## Estratto

III. Il deforme in scena

Una certa quantità di esagerazione è essenziale a una appropriata rappresentazione della vita.
(E. A. Poe)

1. Cartografie del grottesco.

«La deformazione – scrive Hugo nel 1866 – ha le sue linee»1, e lo scrittore lavora la materia allo stesso modo in cui l’arenaria incide sulla pietra fisionomie irregolari e proteiformi:
Il grès è il minerale più gradevole e col più strano impasto che ci sia. Sta alle rocce come l’olmo agli alberi. Non c’è aspetto che questo non assuma, o fantasia che non abbia; non c’è sogno che non renda reale; possiede ogni figurazione, fa qualunque smorfia. Sembra animato da un’anima plurima. Scusate ciò che dico a proposito di questa cosa. Nel grande dramma del paesaggio, interpreta una parte propriamente fantastica; a volte è maestoso e austero, a volte buffonesco; si piega come un lottatore, si aggomitola come un clown; è una spugna, un pudding, una tenda, un capanno, un ceppo d’albero […]. L’antichità che amava le allegorie perfette, avrebbe dovuto fare in grès la statua di Proteo2.
Niente vieta, a questo punto, di considerare il «grés» come un’icona della raffigurazione grottesca in cui le diverse forme convergono e si sovrappongono, integrandosi ma, nello stesso tempo, modificandosi radicalmente. L’artista, simile a uno stregone, si impadronisce della sostanza inerte, la scuote, la galvanizza; prolunga con la sua immaginazione le linee tormentate, i profili tumefatti, le figure anarchiche congelate nella natura e, tramite effusioni o dilatazioni improvvise realizzate di volta in volta con tecniche diverse, riproduce la mostruosità naturale trasformandola in una maschera. L’effige, costruita con rigore, è nello stesso tempo emblema di uno slittamento imprevedibile; nato dallo scontro fra l’arbitrio e la forma, riporta alla luce l’immagine del caos e del disordine.

(Voci salvate)
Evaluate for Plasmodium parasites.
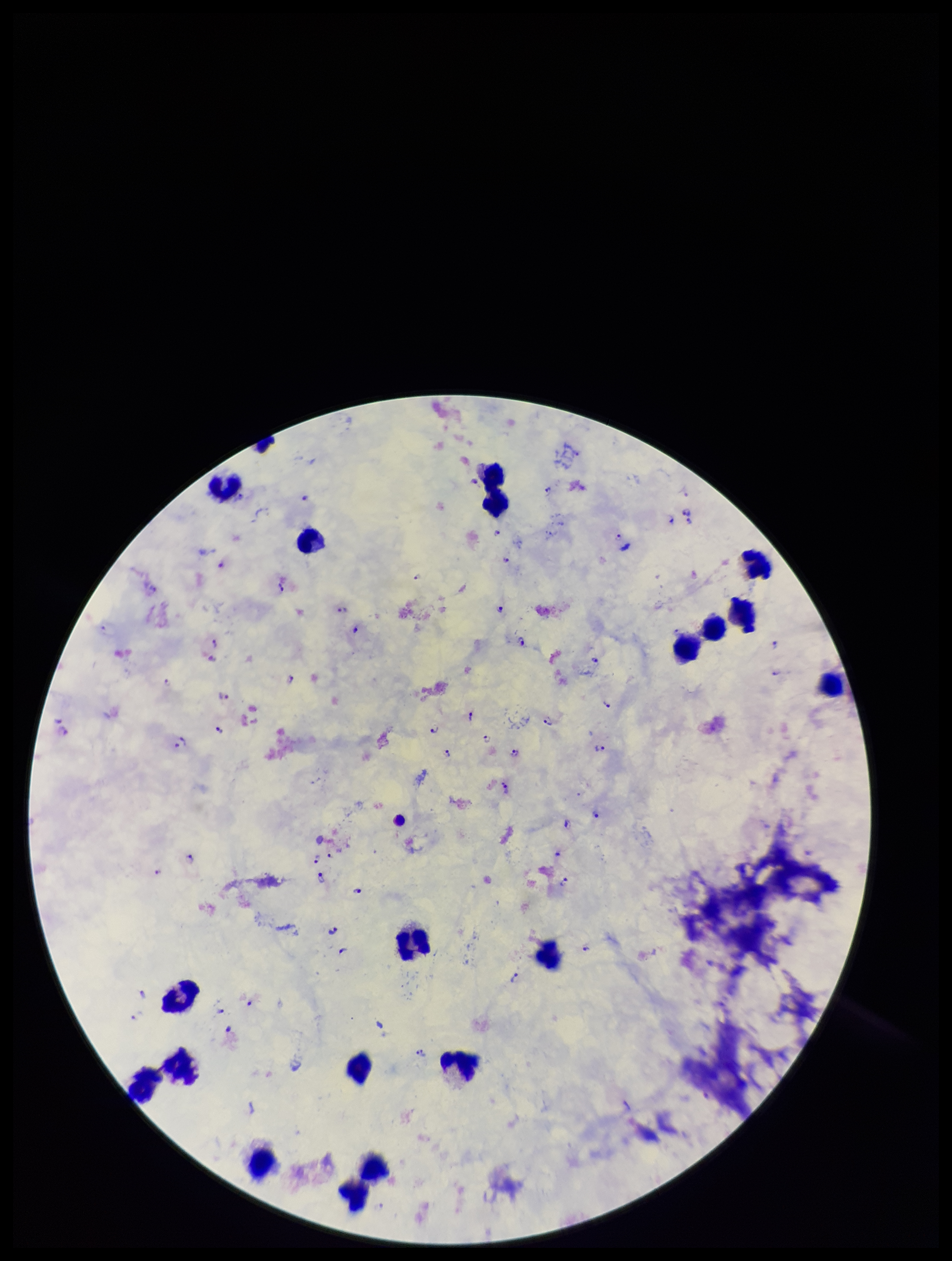
Identified.

Summary:
  - Species reported for this patient: Plasmodium falciparum
  - Preparation: thick smear
  - Parasite count: 52
  - Patient malaria status: positive
  - Capture: smartphone photograph through the microscope eyepiece
  - Stain: Giemsa
  - Leukocyte count: 19
  - Image size: 952×1261 pixels
  - Field of view: one from this slide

## Consegna 1
Nell'estratto sul grottesco, in quale materiale l'antichità avrebbe dovuto fare la statua di Proteo, secondo Hugo?
## Consegna 2
Continua il testo sul grottesco e sul grès dal punto in cui si ferma.
Le voci qui non servono a niente.

## Risposta corretta 1
In grès.

## Risposta corretta 2
Il deforme costituisce, allora, il nucleo originario dell’atto creativo intento a catturare «la terribile incertezza del sogno» congiunta – afferma Hugo – «al principio delle cose»3, quando esse non hanno ancora assunto tratti precisi e definiti ma al contrario oscillano «dall’informe al difforme»4. Cristallizzare questo attimo è il nuovo obiettivo dell’arte romantica, che avverte l’urgenza di capovolgere e di trasgredire l’equilibrio professato dall’estetica classica, attribuendo un corpo all’informe e una forma al difforme. In tal modo le agonie della storia possono lasciare la loro impronta e manifestare le lacerazioni provocate dalla Rivoluzione francese attraverso una mimesi paradossale, che secondo Friedrich Schlegel finisce per costituire la sua estrema essenza:
Si può considerare la Rivoluzione francese come il più grande e notevole fenomeno della storia degli Stati, come un terremoto quasi universale, una smisurata inondazione del mondo politico oppure come l’archetipo delle rivoluzioni, come la rivoluzione tout-court. Questi sono i punti di vista comuni. Ma la si può anche considerare come il fulcro e il culmine del carattere nazionale francese, là dove i suoi paradossi si concentrano; come il terribile grottesco dell’epoca in cui i suoi più profondi pregiudizi e le sue più violente vendette si sono mescolate in un terribile caos, si sono intrecciati nel modo più eccentrico possibile, in una mostruosa tragicommedia dell’umanità5.
L’occhio di Hugo sembra immergersi nel terribile caos degli eventi descritto da Schlegel, registrare la devastazione e i disastri che una simile esplosione ha prodotto, soffermandosi, con pathos ossessivo, sui supplizi da essa provocati, come se la tortura del corpo che la ghigliottina aveva tentato di annullare nella realtà riaffiorasse di colpo sulla scena dell’immaginario. Il grottesco restituisce in effige la profanazione del sacro e riporta alla ribalta il terrore del sepolcro che si dirama lungo la traiettoria indicata da Bodei, dove «l’amorfo, l’asimmetrico, il disarmonico, lo sfigurato, il ripugnante e il diabolico»6 risultano i connotati peculiari della fenomenologia ottocentesca del «brutto». Proprio seguendo questa strada il caos può diventare una sorgente di creatività, mentre il divino finisce per contaminarsi con l’orrore e il prodigio ha la possibilità di assumere le sembianze del mostruoso.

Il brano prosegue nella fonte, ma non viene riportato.